GNU Affero General Public License v3.0
281 stars 10 forks source link

[Feature Request]: Add "Cache FP16 weight for LoRA" setting in FP8 mode #44

Open Animus777 opened 1 month ago

Animus777 commented 1 month ago

Is there an existing issue for this?

What would your feature do ?

In both UIs A1111 and Forge in Optimizations settings there is an option Cache FP16 weight for LoRA.

1

It allows you to preserve LoRA quality while keeping checkpoint models in FP8 (to save VRAM and RAM). It works in A1111 but it doesn't work in Forge (FP8 weight setting above it also doesn't work). I assume that's because, unlike A1111, in Forge FP8 mode is enabled not via ui setting but via command line flag --unet-in-fp8-e4m3fn. But I haven't found any command line flags to keep LoRA in FP16:

--all-in-fp32
--all-in-fp16
--unet-in-bf16
--unet-in-fp16
--unet-in-fp8-e4m3fn
--unet-in-fp8-e5m2
--vae-in-fp16
--vae-in-fp32
--vae-in-bf16
--clip-in-fp8-e4m3fn
--clip-in-fp8-e5m2
--clip-in-fp16
--clip-in-fp32

By digging into files I found that A1111 in modules folder has a file named sd_models.py which seems to have the relevant code about shared.opts.cache_fp16_weight:

    if check_fp8(model):
        devices.fp8 = True
        first_stage = model.first_stage_model
        model.first_stage_model = None
        for module in model.modules():
            if isinstance(module, (torch.nn.Conv2d, torch.nn.Linear)):
                if shared.opts.cache_fp16_weight:
                    module.fp16_weight = module.weight.data.clone().cpu().half()
                    if module.bias is not None:
                        module.fp16_bias = module.bias.data.clone().cpu().half()
                module.to(torch.float8_e4m3fn)
        model.first_stage_model = first_stage
        timer.record("apply fp8")
    else:
        devices.fp8 = False

I'm not sure if it's a simple copy paste job though... To test if it's working I like to use acceleration LoRA i.e LCM Just set Sampler to LCM, Steps to 4 and CFG to 1. The results are extremely bad in FP8 but if you enable Cache FP16 weight for LoRA they are OK.
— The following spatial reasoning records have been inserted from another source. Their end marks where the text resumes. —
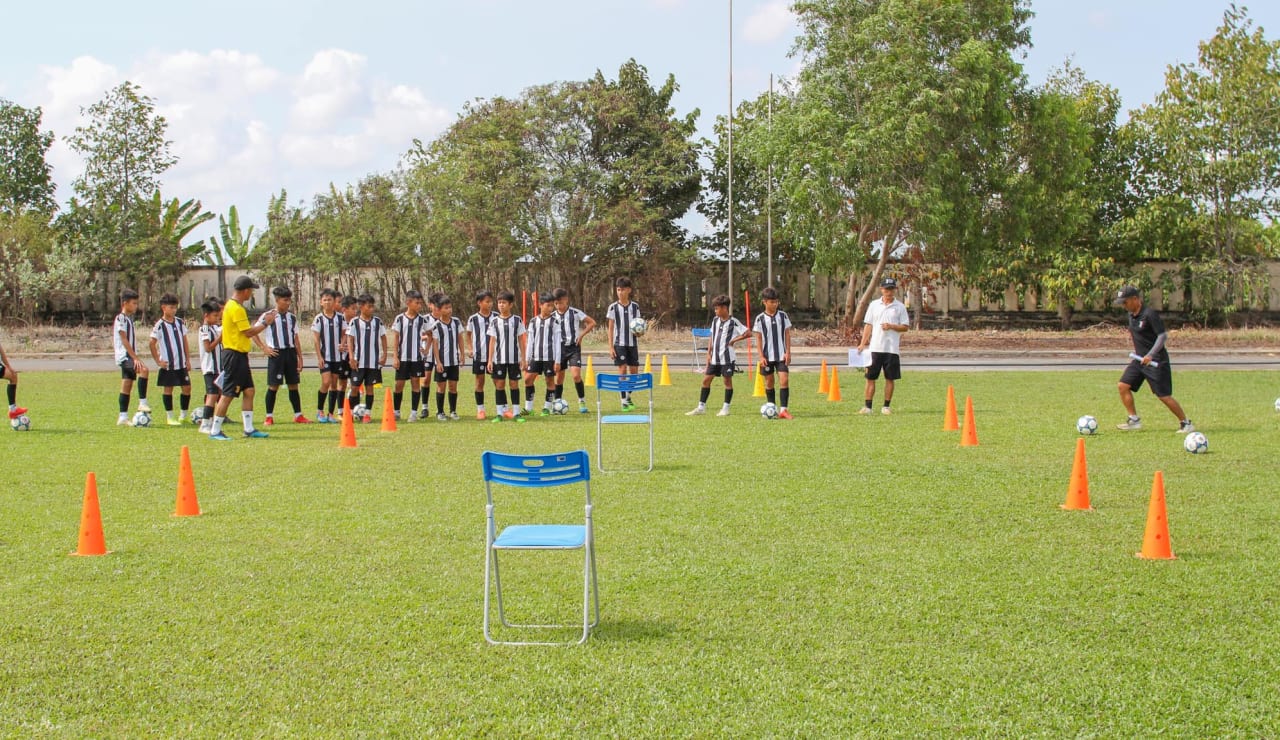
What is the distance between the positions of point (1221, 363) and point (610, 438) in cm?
1891

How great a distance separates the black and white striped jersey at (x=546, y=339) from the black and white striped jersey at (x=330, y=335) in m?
2.68

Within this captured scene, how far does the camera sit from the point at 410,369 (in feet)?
51.5

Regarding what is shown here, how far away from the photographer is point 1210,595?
6.38 m

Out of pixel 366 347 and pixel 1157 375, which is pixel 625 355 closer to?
pixel 366 347

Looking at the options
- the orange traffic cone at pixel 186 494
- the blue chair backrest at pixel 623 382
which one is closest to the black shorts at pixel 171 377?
the orange traffic cone at pixel 186 494

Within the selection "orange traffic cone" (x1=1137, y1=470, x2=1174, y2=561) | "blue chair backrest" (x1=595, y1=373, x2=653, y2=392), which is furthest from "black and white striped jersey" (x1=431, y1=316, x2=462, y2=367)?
"orange traffic cone" (x1=1137, y1=470, x2=1174, y2=561)

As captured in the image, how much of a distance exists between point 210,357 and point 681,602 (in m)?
10.7

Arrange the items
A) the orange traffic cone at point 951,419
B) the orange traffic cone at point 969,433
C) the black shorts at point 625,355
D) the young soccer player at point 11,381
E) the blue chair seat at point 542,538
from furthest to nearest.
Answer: the black shorts at point 625,355 < the young soccer player at point 11,381 < the orange traffic cone at point 951,419 < the orange traffic cone at point 969,433 < the blue chair seat at point 542,538

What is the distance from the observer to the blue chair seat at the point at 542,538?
18.1ft

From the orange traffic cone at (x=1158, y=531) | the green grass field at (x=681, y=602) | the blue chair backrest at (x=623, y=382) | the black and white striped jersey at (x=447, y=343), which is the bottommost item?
the green grass field at (x=681, y=602)

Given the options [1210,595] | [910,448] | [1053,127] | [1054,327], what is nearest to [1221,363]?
[1053,127]

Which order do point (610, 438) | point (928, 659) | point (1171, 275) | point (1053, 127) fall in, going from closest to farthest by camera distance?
point (928, 659)
point (610, 438)
point (1053, 127)
point (1171, 275)

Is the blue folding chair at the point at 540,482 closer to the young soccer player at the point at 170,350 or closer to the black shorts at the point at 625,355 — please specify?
the young soccer player at the point at 170,350

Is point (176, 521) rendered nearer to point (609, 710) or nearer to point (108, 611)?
point (108, 611)
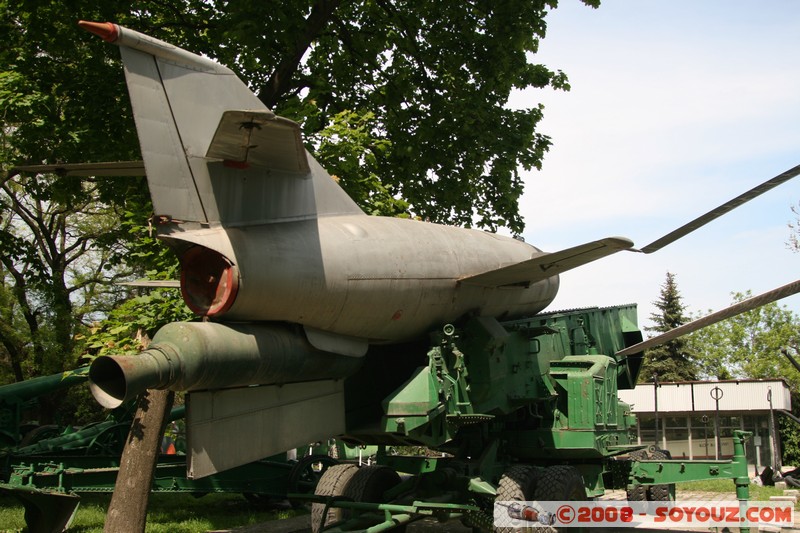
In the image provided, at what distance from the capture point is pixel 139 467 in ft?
30.6

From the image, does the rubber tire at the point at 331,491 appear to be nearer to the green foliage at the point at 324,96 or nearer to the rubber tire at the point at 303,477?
the green foliage at the point at 324,96

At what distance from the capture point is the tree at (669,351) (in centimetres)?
3700

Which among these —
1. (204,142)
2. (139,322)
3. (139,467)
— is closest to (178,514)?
(139,467)

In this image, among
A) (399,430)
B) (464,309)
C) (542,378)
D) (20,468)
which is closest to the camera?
(399,430)

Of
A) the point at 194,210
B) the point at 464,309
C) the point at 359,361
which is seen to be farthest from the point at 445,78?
the point at 194,210

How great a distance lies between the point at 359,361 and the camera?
7598 millimetres

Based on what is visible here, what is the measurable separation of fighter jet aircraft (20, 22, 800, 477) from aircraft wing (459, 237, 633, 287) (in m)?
0.05

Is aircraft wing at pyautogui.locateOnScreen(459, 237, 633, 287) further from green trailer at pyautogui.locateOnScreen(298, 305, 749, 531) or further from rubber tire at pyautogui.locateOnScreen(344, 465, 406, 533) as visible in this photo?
rubber tire at pyautogui.locateOnScreen(344, 465, 406, 533)

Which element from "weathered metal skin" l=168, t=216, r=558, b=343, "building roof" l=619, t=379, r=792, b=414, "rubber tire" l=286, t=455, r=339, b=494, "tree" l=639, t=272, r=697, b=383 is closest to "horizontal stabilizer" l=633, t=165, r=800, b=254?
"weathered metal skin" l=168, t=216, r=558, b=343

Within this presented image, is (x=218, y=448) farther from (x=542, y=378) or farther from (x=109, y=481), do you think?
(x=109, y=481)

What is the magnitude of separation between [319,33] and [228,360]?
22.1ft

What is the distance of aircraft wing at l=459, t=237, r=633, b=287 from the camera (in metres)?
7.62

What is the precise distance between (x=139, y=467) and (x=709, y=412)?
22836 millimetres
Panchovix commented 1 month ago

Hi there, thanks for the suggestion. Pushed some commits that maybe helps with this, but not sure if it will work (Kinda ported the A1111 implementation into model management). Can you try and tell me how it goes?

EDIT: Didn't work, reverting the commits for now. Will need to investigate more how to add this feature.